We run the latest docker image though... Will triple check on my end.

[AdrienFromToulouse]

That's very strange, the image looks indeed all good according to docker scout (docker scout cves unleashorg/unleash-proxy:v1.4.7), however google cloud vulnerability detectors still detect express as not being patched.... Forget about it, I guess Express is just fine, GCP may "wrongly" detect the express version based on the /security/advisories/ of their repo that is not closed.

## Overview

                    │                                    Analyzed Image                                      
────────────────────┼────────────────────────────────────────────────────────────────────────────────────────
  Target            │  unleashorg/unleash-proxy:v1.4.7                                                       
    digest          │  6854aad248e0                                                                          
    platform        │ linux/arm64                                                                            
    provenance      │ https://github.com/Unleash/unleash-proxy.git#bee96e0cca64406c469d691225db8db11f260bf9  
                    │  https://github.com/Unleash/unleash-proxy/blob/bee96e0cca64406c469d691225db8db11f260bf9                                              
    vulnerabilities │    0C     1H     0M     0L                                                             
    size            │ 67 MB                                                                                  
    packages        │ 228                                                                                    
                    │                                                                                        
  Base image        │  node:20-alpine                                                                        
                    │  2d07db07a2df                                                                          


## Packages and Vulnerabilities

   0C     1H     0M     0L  path-to-regexp 0.1.7
pkg:npm/[email protected]

https://github.com/Unleash/unleash-proxy/blob/bee96e0cca64406c469d691225db8db11f260bf9/Dockerfile#L33-L33
RUN chown -R node:node /unleash-proxy

    ✗ HIGH CVE-2024-45296 [Inefficient Regular Expression Complexity]
      https://scout.docker.com/v/CVE-2024-45296?s=github&n=path-to-regexp&t=npm&vr=%3C0.1.10
      Affected range : <0.1.10                                       
      Fixed version  : 0.1.10                                        
      CVSS Score     : 7.5                                           
      CVSS Vector    : CVSS:3.1/AV:N/AC:L/PR:N/UI:N/S:U/C:N/I:N/A:H  
    


1 vulnerability found in 1 package
  LOW       0  
  MEDIUM    0  
  HIGH      1  
  CRITICAL  0  

[AdrienFromToulouse]

@chriswk sorry we may have to add that new one into the mix too:
GHSA-pxg6-pf52-xh8x

It is a low severity one.

[chriswk]

Hi @AdrienFromToulouse #199 is made to setup resolution to the just released 1.0.0 of cookie. I'll get it merged and a new version released.

[AdrienFromToulouse]

Hi @AdrienFromToulouse #199 is made to setup resolution to the just released 1.0.0 of cookie. I'll get it merged and a new version released.
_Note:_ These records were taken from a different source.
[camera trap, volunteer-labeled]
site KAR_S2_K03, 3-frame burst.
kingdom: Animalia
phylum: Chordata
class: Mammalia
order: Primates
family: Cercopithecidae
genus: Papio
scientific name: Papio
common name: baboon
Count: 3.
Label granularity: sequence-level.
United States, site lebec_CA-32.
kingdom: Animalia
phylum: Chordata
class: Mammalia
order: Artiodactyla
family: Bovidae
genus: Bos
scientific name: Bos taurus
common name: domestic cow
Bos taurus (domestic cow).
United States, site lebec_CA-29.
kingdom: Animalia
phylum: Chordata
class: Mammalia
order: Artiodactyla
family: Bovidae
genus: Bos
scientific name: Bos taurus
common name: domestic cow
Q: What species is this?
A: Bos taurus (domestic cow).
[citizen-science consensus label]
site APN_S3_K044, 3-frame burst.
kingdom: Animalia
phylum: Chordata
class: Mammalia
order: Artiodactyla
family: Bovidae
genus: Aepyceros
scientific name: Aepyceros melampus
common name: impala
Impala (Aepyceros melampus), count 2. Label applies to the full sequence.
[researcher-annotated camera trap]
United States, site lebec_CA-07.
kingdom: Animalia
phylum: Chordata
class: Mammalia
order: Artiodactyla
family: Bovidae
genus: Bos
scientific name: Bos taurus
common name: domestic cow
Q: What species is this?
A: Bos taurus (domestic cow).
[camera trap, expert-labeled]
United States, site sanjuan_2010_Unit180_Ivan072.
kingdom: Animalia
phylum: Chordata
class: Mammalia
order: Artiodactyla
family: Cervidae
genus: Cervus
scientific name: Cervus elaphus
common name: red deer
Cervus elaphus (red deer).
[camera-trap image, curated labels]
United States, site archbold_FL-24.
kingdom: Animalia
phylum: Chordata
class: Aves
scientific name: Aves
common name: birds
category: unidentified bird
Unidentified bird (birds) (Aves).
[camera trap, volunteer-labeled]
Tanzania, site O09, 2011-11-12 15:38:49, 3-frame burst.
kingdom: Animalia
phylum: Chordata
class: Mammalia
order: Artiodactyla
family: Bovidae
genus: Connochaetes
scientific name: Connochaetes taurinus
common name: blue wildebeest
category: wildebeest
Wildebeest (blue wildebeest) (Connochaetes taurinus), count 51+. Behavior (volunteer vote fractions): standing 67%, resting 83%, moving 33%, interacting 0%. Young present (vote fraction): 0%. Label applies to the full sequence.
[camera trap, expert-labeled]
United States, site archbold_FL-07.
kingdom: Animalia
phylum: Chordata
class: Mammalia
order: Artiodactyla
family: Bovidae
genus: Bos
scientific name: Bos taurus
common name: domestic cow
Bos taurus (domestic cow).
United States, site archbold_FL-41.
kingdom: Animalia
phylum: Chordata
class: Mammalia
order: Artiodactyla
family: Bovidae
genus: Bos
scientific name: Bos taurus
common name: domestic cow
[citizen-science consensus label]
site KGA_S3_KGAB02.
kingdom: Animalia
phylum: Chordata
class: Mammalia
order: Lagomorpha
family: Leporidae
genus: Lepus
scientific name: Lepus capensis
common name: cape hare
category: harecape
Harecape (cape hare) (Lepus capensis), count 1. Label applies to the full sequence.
Awesome 🚀 , if one day I stop by Oslo, I will offer you a coffee per release versions you did on that issue.

[chriswk]

Hehe. No need. This is in our interest as well. If you're in Oslo I'll buy you a alcoholic/non-alcoholic drink of your choice for your patience and complete bug reports. :)

[chriswk]

1.4.8 is released and getting pushed as we speak. I've made Unleash/helm-charts#169 to make sure our helm chart is also up to date. Closing this issue now. Feel free to create new issues if you start having problems again.